--- Die Aufgabe ---
Knüpfen Sie am Ende des Textes über Geirun Tino an und schreiben Sie ihn weiter.

--- Text ---
────────
Wenn man mit Geirun Tino spricht, erhält man das Gefühl, daß er stets nach vorne blickt. Die Vergangenheit, die allgemeine wie auch seine ganz persönliche, dient ihm nur dazu, die Zukunft zu
verstehen.

„Es ist eigentlich nur ein Zufall, daß ich in Rumänien zur Welt gekommen bin. Aber so spielt das Leben manchmal. Meine Mutter war Wienerin und mein Vater Italiener. Vor 48 Jahren hat es sie durch
gewisse Umstände nach Rumänien verschlagen. Aber genausogut hätte ich in Italien oder in Wien geboren werden können."

Mit Wien aufgewachsen

So fiel ihm der Umzug nach Wien nicht schwer, denn außer seinem Vater leben alle Verwandten in Wien. Eigentlich lebt er also nicht erst 13 Jahre, sondern schon seit seiner Kindheit in dieser
Stadt.„Zu Wien fühle ich seit jeher eine spirituelle Verwandtschaft." Kein Wunder, denn in Rumänien wuchs er mit der Geschichte und der Umgebung Wiens auf. Seine Mutter schilderte ihm die ganze
Stadt derart detailliert, so daß er den Prater schon lange sehr gut kannte, bevor er ihn zum ersten Mal auch tatsächlich sah. Bereits als kleines Kind lernte Geirun Tino Deutsch, bevor er schließlich
mit der rumänischen Sprache Bekanntschaft machte.„Als meine Eltern nach Rumänien kamen, beherrschten sie die Landessprache nicht." Anders als bei Elias Canetti, dessen Eltern Deutsch als
„Zärtlichkeitssprache" stets beibehielten, verebbte bei Geirun Tino die Sprache des fernen Landes. So stand er vor 13 Jahren in Wien, ohne unsere Sprache zu sprechen.

„Ich verstand kein Wort mehr, denn ich hatte diese Sprache schon lange weder gehört noch gesprochen. Aber ganz war Deutsch dann doch nicht in Vergessenheit geraten. Ich werde mich wohl immer an
ein bestimmtes Ereignis zu Beginn meines Lebens in Wien erinnern. Damals stand ich vor einer verschlossenen Tür, und ganz plötzlich sagte ich: ,Die Tür ist zu.` Offensichtlich hatte sich irgendwo in
meinem Gehirn zumindest ein kleiner Teil der Sprache versteckt. Es konnte freilich nicht viel sein, denn den letzten Kontakt mit Deutsch hatte ich im Alter von drei Jahren."

Dieses Erlebnis sollte allerdings kein schlechtes Vorzeichen für Geirun Tino werden. Er fand keineswegs verschlossene Türen und feiert mittlerweile mit seinem Theater Pygmalion auch große Erfolge.
────────
--- Gezeigte Daten ---
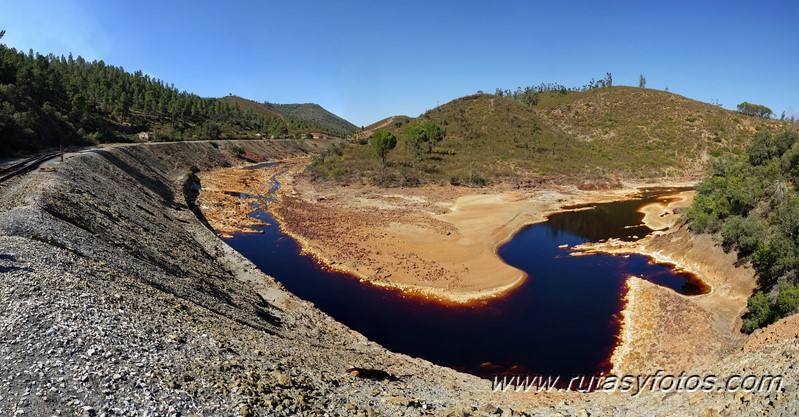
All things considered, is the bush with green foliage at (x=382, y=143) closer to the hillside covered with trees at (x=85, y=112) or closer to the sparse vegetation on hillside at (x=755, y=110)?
the hillside covered with trees at (x=85, y=112)

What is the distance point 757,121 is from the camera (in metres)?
118

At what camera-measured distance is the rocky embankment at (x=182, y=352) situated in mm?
9555

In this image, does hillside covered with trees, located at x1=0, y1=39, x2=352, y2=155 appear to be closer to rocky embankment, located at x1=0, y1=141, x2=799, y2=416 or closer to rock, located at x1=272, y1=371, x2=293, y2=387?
rocky embankment, located at x1=0, y1=141, x2=799, y2=416

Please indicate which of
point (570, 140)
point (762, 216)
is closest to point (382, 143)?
point (762, 216)

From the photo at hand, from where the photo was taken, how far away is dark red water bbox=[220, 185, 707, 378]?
21.5m

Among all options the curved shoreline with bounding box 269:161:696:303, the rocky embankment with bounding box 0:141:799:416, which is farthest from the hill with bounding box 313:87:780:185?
the rocky embankment with bounding box 0:141:799:416

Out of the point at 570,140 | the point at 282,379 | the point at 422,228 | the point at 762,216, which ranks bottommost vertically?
the point at 282,379

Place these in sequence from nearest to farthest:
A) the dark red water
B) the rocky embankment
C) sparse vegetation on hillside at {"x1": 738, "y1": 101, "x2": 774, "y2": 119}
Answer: the rocky embankment → the dark red water → sparse vegetation on hillside at {"x1": 738, "y1": 101, "x2": 774, "y2": 119}

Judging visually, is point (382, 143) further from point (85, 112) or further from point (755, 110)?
point (755, 110)

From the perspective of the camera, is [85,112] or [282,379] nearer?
[282,379]

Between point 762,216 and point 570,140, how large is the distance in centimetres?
9539

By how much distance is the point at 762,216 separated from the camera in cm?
3062

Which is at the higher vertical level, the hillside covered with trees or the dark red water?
Answer: the hillside covered with trees

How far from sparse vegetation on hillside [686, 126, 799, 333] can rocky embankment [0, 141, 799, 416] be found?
296 inches
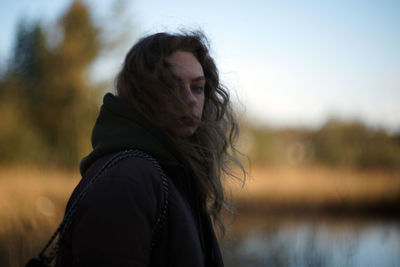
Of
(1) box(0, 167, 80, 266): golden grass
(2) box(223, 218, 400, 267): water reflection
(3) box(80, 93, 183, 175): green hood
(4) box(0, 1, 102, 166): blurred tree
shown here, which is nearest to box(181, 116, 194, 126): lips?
(3) box(80, 93, 183, 175): green hood

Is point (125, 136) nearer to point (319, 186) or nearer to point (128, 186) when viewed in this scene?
point (128, 186)

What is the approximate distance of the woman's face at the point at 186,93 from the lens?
128 centimetres

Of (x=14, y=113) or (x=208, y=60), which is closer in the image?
(x=208, y=60)

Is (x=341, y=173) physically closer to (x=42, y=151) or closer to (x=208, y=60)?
(x=208, y=60)

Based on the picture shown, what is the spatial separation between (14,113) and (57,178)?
9.50 metres

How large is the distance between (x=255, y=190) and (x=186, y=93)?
312 inches

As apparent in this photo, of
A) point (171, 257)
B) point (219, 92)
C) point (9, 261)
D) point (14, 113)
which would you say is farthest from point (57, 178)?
point (14, 113)

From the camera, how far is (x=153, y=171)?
1012mm

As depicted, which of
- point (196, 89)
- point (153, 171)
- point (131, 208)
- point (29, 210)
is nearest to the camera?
point (131, 208)

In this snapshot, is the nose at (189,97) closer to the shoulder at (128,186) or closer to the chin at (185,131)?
the chin at (185,131)

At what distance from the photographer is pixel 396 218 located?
25.1ft

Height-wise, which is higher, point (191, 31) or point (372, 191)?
point (191, 31)

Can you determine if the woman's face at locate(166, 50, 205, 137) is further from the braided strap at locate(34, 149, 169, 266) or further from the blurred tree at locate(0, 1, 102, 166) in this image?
the blurred tree at locate(0, 1, 102, 166)

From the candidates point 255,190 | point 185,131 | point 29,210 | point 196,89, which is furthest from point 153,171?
point 255,190
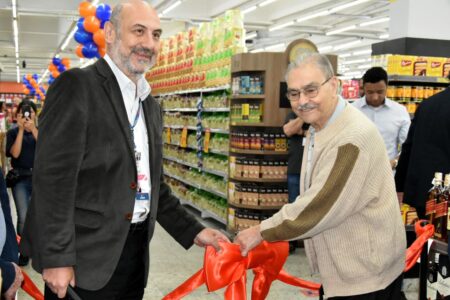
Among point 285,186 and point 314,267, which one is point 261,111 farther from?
point 314,267

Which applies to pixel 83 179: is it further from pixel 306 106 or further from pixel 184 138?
pixel 184 138

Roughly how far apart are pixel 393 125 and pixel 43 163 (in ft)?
15.0

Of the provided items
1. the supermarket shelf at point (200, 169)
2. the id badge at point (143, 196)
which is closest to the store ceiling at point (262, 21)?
the supermarket shelf at point (200, 169)

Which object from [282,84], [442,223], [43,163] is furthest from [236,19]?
[43,163]

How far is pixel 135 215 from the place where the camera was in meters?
2.24

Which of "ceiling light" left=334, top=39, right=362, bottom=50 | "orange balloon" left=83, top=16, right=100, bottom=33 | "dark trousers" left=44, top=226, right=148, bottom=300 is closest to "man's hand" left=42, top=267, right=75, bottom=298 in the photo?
"dark trousers" left=44, top=226, right=148, bottom=300

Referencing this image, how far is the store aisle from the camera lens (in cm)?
511

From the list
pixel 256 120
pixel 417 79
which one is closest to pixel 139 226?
pixel 256 120

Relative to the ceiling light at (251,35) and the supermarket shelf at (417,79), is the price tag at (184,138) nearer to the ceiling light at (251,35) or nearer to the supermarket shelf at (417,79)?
the supermarket shelf at (417,79)

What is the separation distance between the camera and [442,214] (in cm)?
268

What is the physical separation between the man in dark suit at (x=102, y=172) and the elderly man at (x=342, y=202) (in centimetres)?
57

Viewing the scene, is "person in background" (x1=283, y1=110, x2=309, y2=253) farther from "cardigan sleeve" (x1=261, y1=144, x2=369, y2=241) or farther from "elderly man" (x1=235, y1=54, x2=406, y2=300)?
"cardigan sleeve" (x1=261, y1=144, x2=369, y2=241)

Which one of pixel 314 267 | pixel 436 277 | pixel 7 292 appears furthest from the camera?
pixel 436 277

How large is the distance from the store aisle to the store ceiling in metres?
8.79
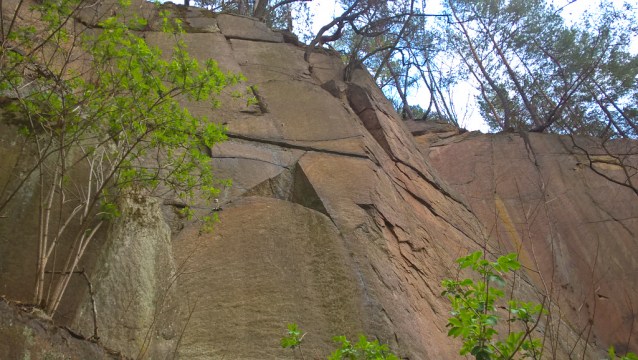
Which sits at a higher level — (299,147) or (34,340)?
(299,147)

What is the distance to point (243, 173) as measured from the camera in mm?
5680

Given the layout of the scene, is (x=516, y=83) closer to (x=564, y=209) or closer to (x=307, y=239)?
(x=564, y=209)

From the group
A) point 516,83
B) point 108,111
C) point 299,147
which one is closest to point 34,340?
point 108,111

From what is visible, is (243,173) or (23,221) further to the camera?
(243,173)

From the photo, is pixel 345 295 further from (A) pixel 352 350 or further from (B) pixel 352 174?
(B) pixel 352 174

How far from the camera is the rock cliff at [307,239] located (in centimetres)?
400

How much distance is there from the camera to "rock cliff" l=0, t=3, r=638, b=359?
4004 mm

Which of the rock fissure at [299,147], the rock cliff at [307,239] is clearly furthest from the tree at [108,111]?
the rock fissure at [299,147]

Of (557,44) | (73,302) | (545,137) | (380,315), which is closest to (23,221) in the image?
(73,302)

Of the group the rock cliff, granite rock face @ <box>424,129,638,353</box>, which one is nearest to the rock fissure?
the rock cliff

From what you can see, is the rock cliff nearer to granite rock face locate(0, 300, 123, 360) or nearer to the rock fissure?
the rock fissure

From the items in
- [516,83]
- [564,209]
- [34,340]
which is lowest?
[34,340]

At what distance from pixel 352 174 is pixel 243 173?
1.22 metres

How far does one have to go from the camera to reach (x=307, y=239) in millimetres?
4875
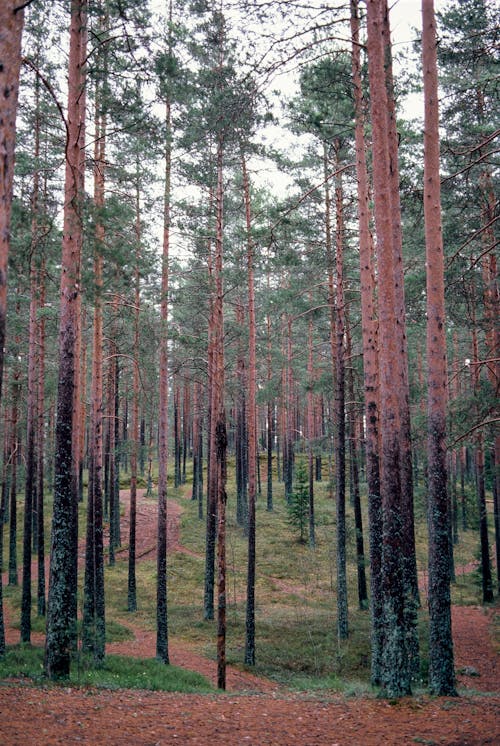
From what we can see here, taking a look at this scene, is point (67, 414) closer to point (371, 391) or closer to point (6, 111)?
point (6, 111)

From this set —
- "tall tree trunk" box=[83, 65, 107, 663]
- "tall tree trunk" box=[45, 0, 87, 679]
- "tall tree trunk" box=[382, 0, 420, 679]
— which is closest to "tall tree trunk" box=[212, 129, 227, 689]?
"tall tree trunk" box=[83, 65, 107, 663]

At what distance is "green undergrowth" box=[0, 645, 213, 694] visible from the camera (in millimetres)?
9968

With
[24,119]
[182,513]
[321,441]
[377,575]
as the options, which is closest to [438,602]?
[377,575]

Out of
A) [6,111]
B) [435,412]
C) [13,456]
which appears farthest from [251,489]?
[6,111]

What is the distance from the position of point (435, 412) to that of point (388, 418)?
4.46 ft

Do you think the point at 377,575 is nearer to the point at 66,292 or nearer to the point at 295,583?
the point at 66,292

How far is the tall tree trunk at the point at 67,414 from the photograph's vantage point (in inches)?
350

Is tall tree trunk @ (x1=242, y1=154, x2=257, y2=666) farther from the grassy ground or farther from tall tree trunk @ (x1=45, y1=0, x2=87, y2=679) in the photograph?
tall tree trunk @ (x1=45, y1=0, x2=87, y2=679)

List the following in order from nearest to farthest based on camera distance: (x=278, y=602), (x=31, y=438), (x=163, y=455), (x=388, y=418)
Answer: (x=388, y=418) → (x=163, y=455) → (x=31, y=438) → (x=278, y=602)

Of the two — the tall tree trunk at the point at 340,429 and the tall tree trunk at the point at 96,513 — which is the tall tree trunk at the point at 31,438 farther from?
the tall tree trunk at the point at 340,429

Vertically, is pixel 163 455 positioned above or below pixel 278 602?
above

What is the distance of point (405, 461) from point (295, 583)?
1446cm

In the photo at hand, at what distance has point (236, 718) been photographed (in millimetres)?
7605

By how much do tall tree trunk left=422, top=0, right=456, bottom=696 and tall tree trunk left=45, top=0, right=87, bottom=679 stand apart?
589cm
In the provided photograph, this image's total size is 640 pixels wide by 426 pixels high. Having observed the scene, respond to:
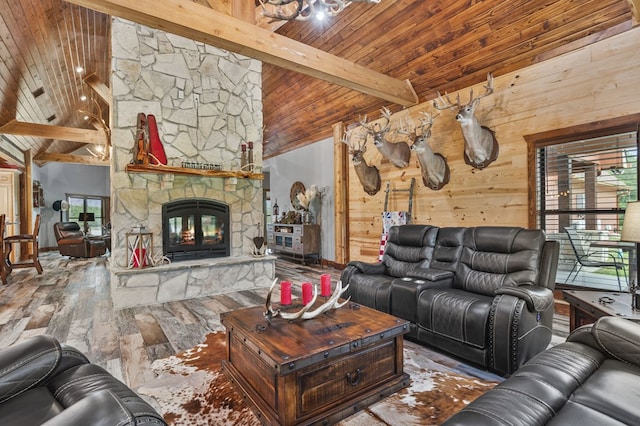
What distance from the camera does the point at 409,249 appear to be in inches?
145

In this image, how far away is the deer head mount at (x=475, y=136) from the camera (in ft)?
12.7

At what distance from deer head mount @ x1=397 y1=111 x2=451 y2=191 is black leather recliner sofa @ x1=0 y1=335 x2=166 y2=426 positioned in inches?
160

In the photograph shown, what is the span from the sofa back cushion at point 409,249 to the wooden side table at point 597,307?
50.0 inches

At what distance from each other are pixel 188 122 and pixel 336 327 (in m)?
4.07

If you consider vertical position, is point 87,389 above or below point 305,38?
below

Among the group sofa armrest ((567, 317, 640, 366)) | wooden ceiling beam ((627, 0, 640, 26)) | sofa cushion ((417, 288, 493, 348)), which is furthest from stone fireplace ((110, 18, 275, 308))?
wooden ceiling beam ((627, 0, 640, 26))

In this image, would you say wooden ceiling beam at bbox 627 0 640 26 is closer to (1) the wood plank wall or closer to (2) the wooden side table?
(1) the wood plank wall

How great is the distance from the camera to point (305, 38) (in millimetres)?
5410

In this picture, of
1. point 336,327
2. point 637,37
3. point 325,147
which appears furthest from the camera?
point 325,147

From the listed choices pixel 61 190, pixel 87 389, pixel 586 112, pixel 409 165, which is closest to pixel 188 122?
pixel 409 165

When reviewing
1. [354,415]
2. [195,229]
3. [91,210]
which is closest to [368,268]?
[354,415]

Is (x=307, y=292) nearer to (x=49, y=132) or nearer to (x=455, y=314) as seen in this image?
(x=455, y=314)

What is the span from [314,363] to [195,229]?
382 centimetres

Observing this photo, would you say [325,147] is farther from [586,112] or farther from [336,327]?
[336,327]
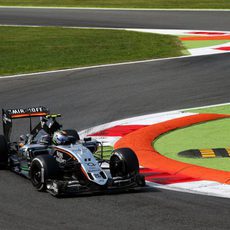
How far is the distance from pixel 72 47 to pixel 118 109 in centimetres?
1109

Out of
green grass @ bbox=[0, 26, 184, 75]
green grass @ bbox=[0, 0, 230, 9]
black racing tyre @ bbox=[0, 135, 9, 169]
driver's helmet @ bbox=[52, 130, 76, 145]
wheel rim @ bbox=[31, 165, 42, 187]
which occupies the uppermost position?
green grass @ bbox=[0, 0, 230, 9]

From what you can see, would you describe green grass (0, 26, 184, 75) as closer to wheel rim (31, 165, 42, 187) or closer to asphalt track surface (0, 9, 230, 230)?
asphalt track surface (0, 9, 230, 230)

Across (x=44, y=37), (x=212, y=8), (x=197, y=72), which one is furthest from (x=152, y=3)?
(x=197, y=72)

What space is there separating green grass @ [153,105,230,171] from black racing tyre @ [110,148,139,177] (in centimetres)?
160

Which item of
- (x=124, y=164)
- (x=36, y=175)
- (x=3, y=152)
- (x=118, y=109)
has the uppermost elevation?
(x=118, y=109)

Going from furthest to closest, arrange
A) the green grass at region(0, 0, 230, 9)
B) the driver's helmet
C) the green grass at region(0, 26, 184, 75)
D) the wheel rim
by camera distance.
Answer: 1. the green grass at region(0, 0, 230, 9)
2. the green grass at region(0, 26, 184, 75)
3. the driver's helmet
4. the wheel rim

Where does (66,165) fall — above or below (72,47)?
below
────────
--- Ergebnis der Übung ---
Peter Weiß' Kafka-Dramatisierung „Der Prozeß" etwa erlebte auf dieser Bühne bereits über 100 Aufführungen. Für ein kleines Theater mit 40 Sitzplätzen ein äußerst beachtlicher Erfolg.

„1997 hatten wir nur am Heiligen Abend geschlossen. Sonst gab es jeden Tag eine Aufführung. Meines Wissens gelang uns damit etwas Einmaliges in Wien", erzählt der Theaterdirektor stolz.

Doch das allein genügt Geirun Tino nicht. So blickt er stets auch über die Grenzen Österreichs hinaus, führt immer noch regelmäßig in Rumänien Regie, kann auf Engagements in Italien und in Frankreich
verweisen. Dabei legt er sein Hauptaugenmerk auf den Donauraum, das Gebiet der ehemaligen Habsburger-monarchie. Davon zeugt nicht zuletzt sein großes Projekt, das er gemeinsam mit dem Wiener
Volksbildungswerk sowie den Nationaltheatern von Budapest, Ljubljana, Klausenburg und Targu-Mures (Rumänien) für die heurigen Wiener Festwochen in Angriff genommen hatte: die Aufführung von George
Taboris' „Mein Kampf".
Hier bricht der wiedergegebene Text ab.